What the exercise asks: In the records below, find the line with "Pérdida de bosque", then copy each line exactly until you have copied the line with "MA.2.A.1.1.Subject Grade Level". Leave any picture out.

Task inputs:
____________________
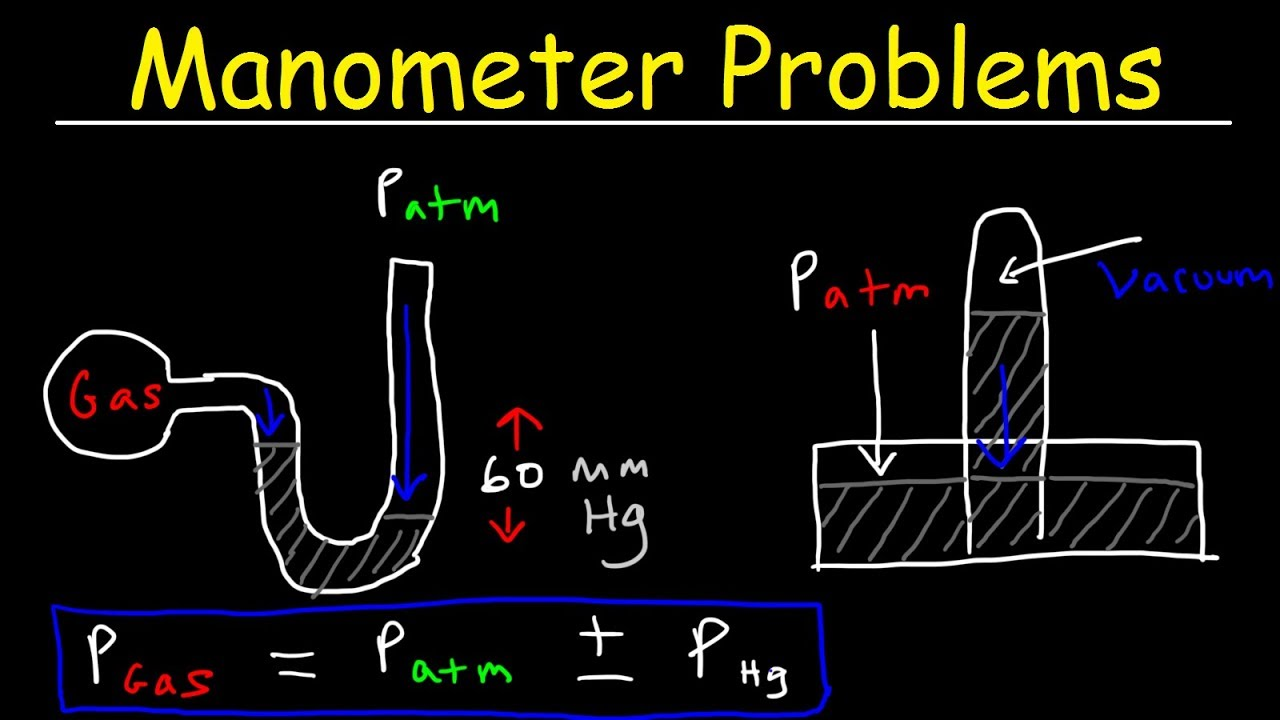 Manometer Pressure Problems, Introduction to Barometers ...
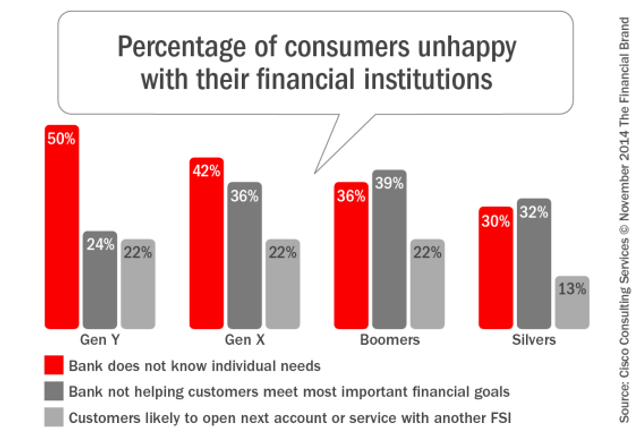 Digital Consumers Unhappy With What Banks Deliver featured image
____________________
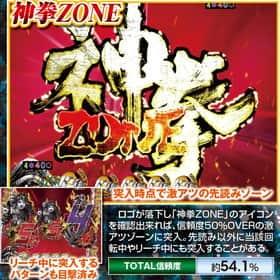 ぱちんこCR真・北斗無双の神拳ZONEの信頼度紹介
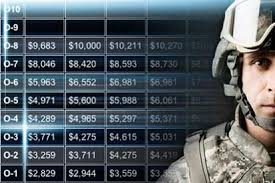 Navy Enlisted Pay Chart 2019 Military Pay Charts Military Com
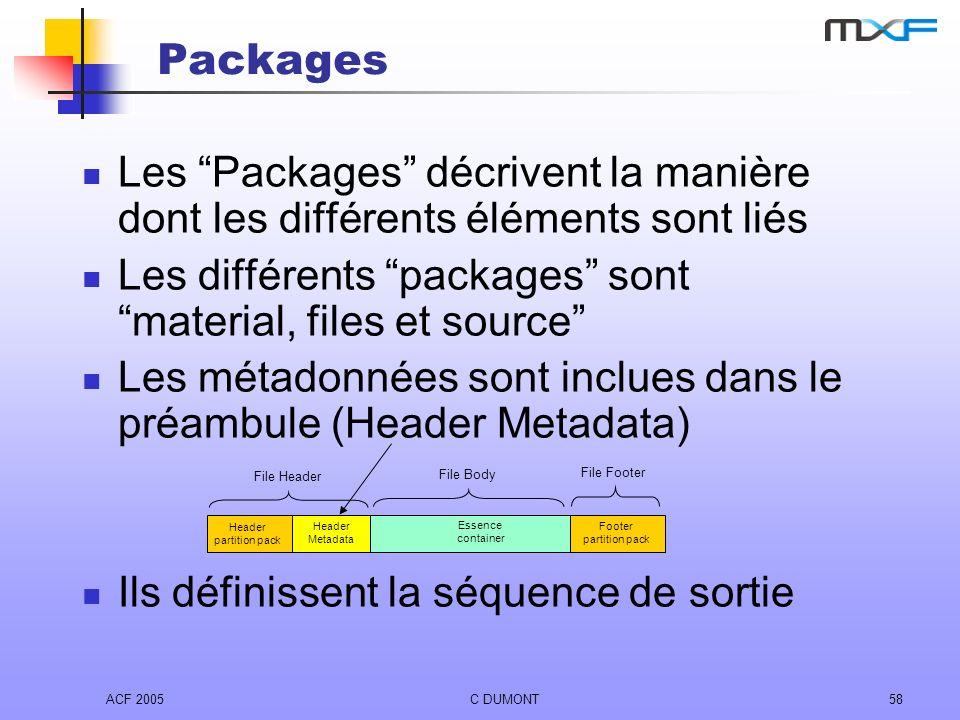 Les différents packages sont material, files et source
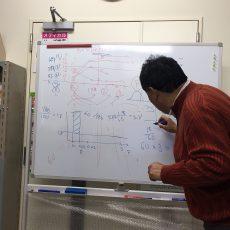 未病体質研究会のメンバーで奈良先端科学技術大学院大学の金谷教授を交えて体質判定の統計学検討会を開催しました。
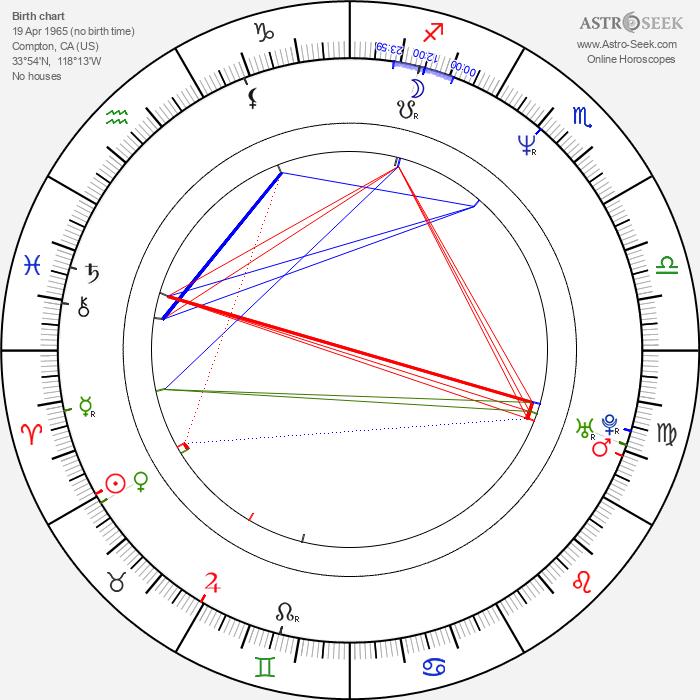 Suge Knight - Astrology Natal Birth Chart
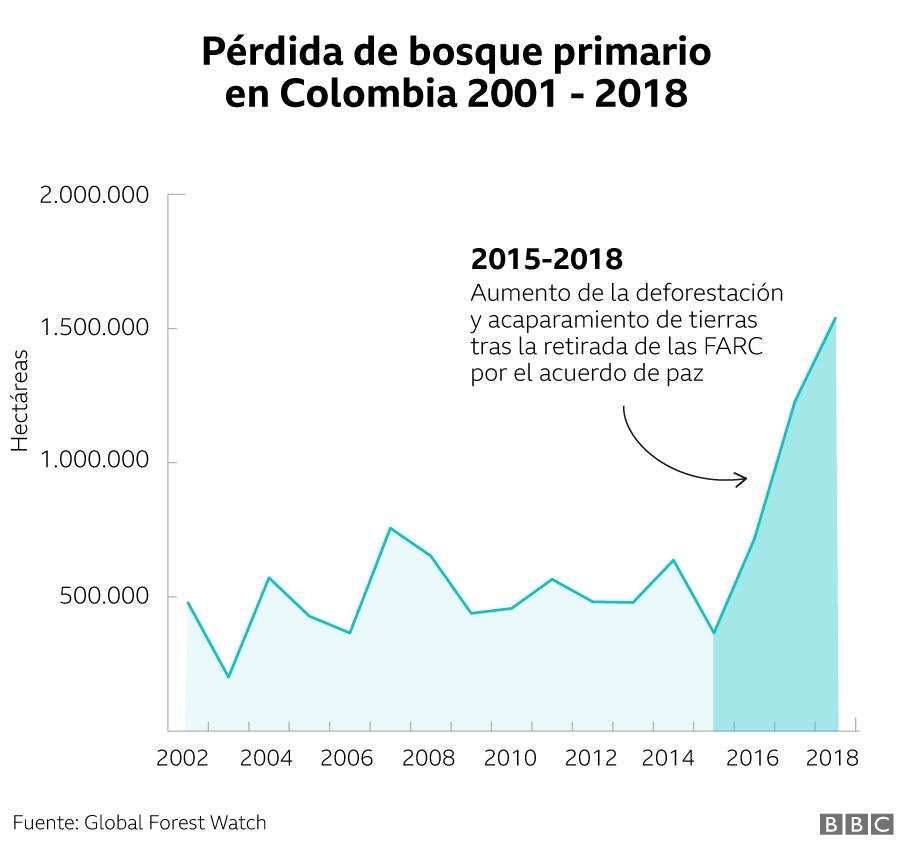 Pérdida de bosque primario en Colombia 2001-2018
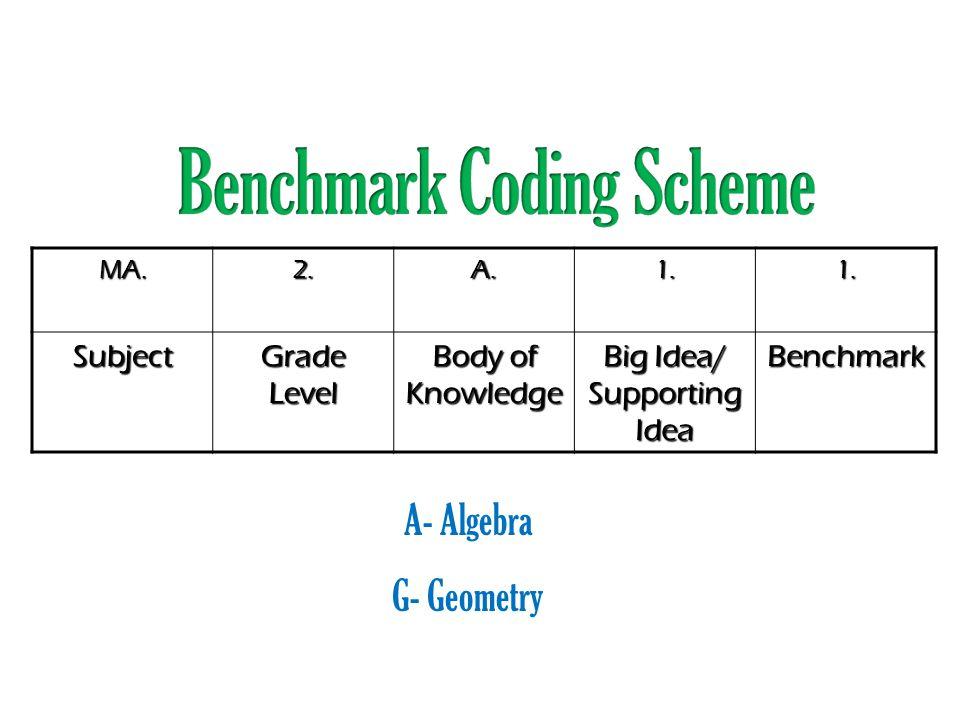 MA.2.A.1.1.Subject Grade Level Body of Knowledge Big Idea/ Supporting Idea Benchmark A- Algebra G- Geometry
____________________
Completed exercise:
 Pérdida de bosque primario en Colombia 2001-2018
 MA.2.A.1.1.Subject Grade Level Body of Knowledge Big Idea/ Supporting Idea Benchmark A- Algebra G- Geometry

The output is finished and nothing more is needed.